== Source material ==

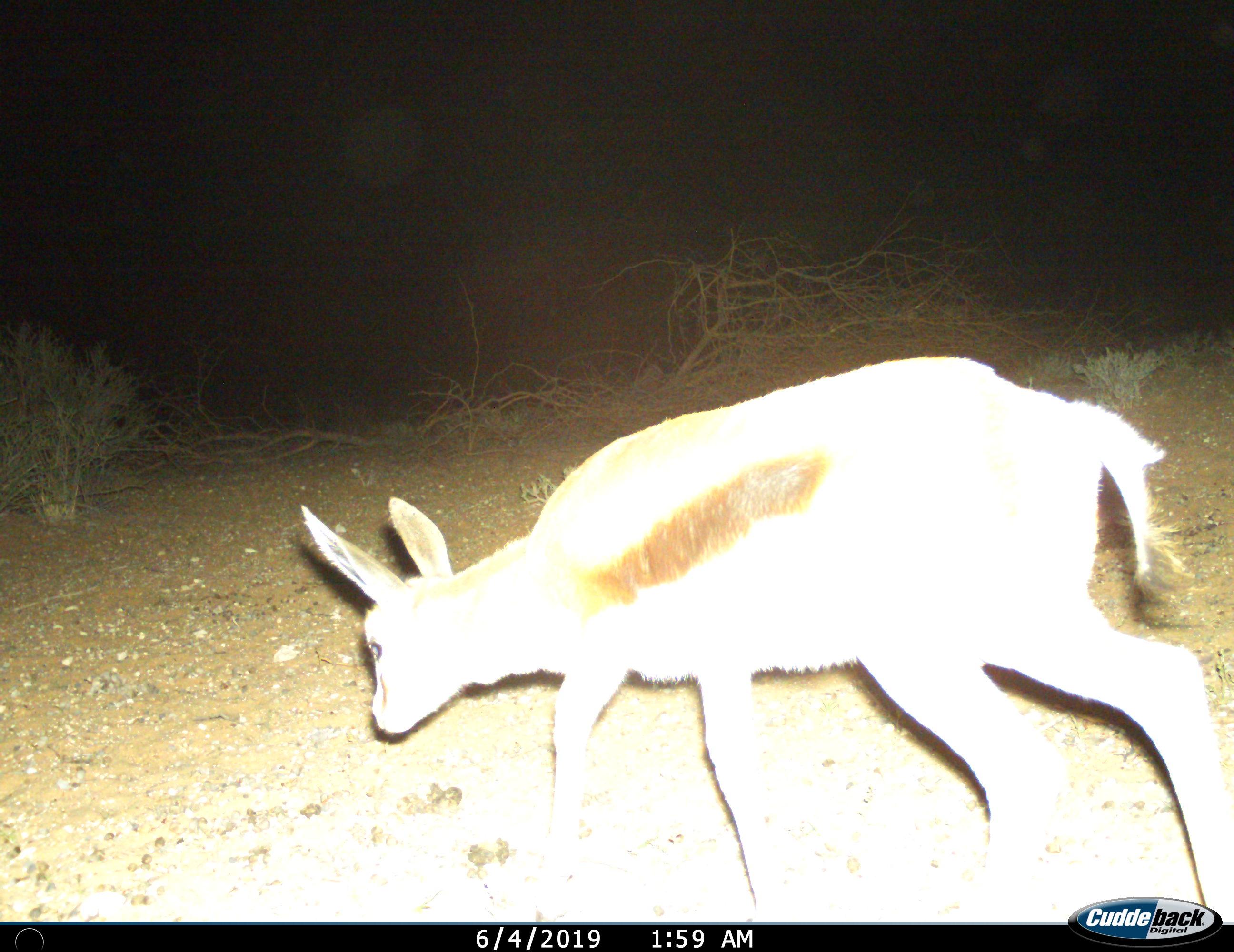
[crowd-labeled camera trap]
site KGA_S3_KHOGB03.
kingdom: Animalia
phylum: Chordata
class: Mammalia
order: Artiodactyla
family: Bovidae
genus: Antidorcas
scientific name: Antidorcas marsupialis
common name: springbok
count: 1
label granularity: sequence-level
---
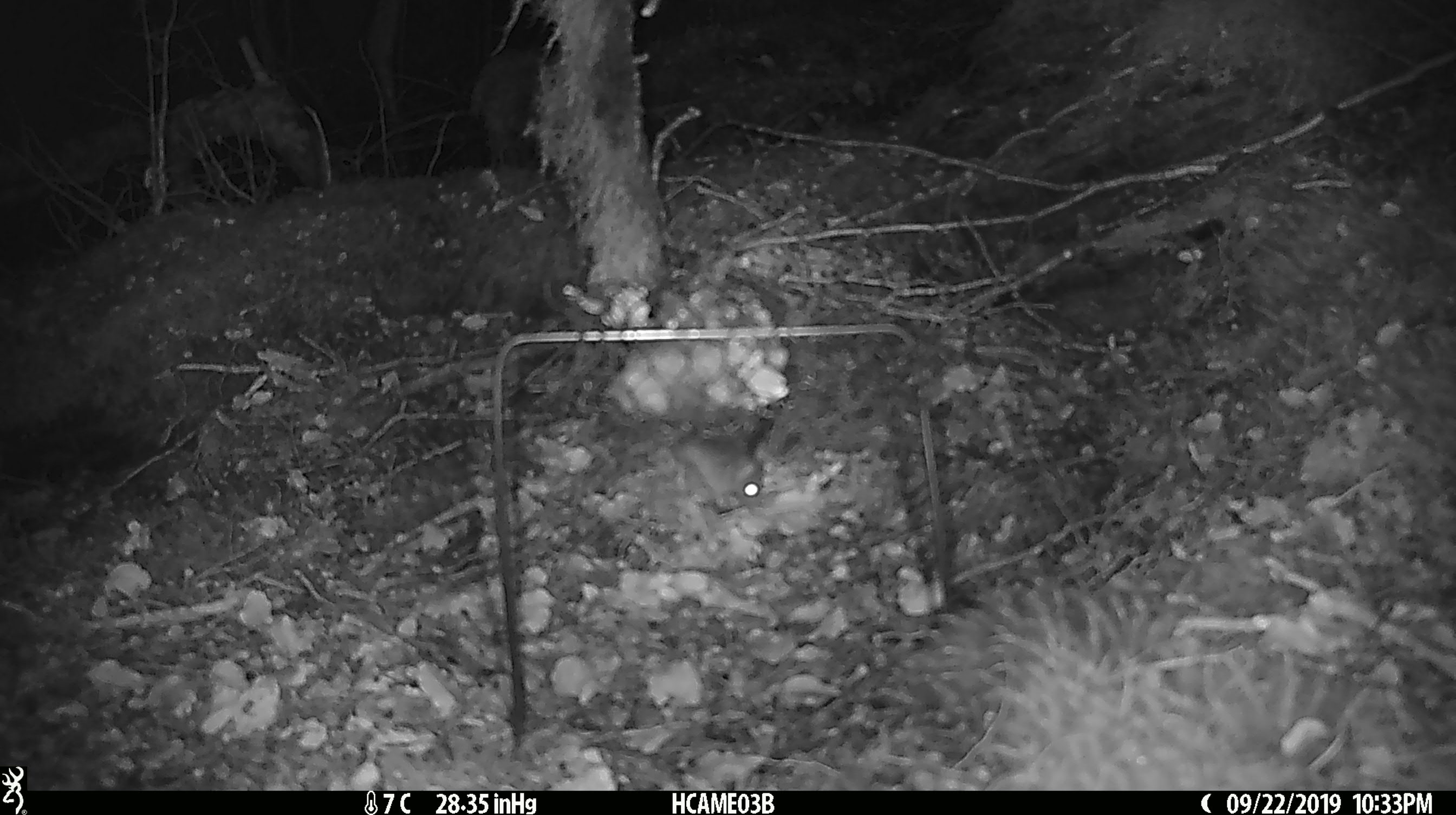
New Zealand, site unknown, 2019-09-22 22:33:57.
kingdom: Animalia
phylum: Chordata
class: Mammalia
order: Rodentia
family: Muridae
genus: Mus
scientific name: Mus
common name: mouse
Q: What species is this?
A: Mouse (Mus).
--
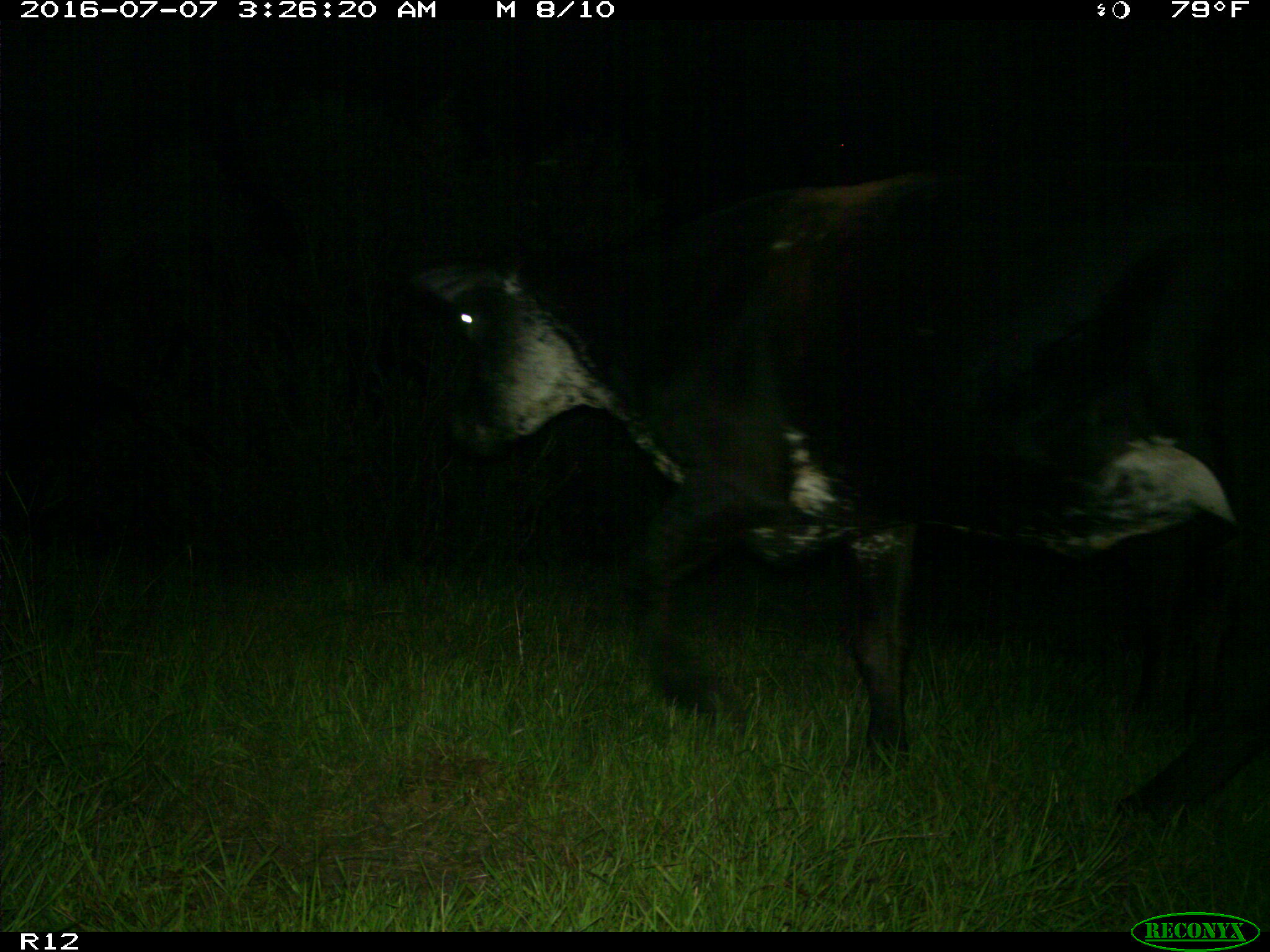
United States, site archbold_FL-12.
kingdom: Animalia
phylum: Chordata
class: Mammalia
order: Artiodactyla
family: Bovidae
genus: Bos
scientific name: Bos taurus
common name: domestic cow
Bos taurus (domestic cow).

== Task goal ==
All that is wanted is a faithful reproduction of the line above with "[crowd-labeled camera trap]", the line with "label granularity: sequence-level", and every line in between.

== Response to the exercise ==
[crowd-labeled camera trap]
site KGA_S3_KHOGB03.
kingdom: Animalia
phylum: Chordata
class: Mammalia
order: Artiodactyla
family: Bovidae
genus: Antidorcas
scientific name: Antidorcas marsupialis
common name: springbok
count: 1
label granularity: sequence-level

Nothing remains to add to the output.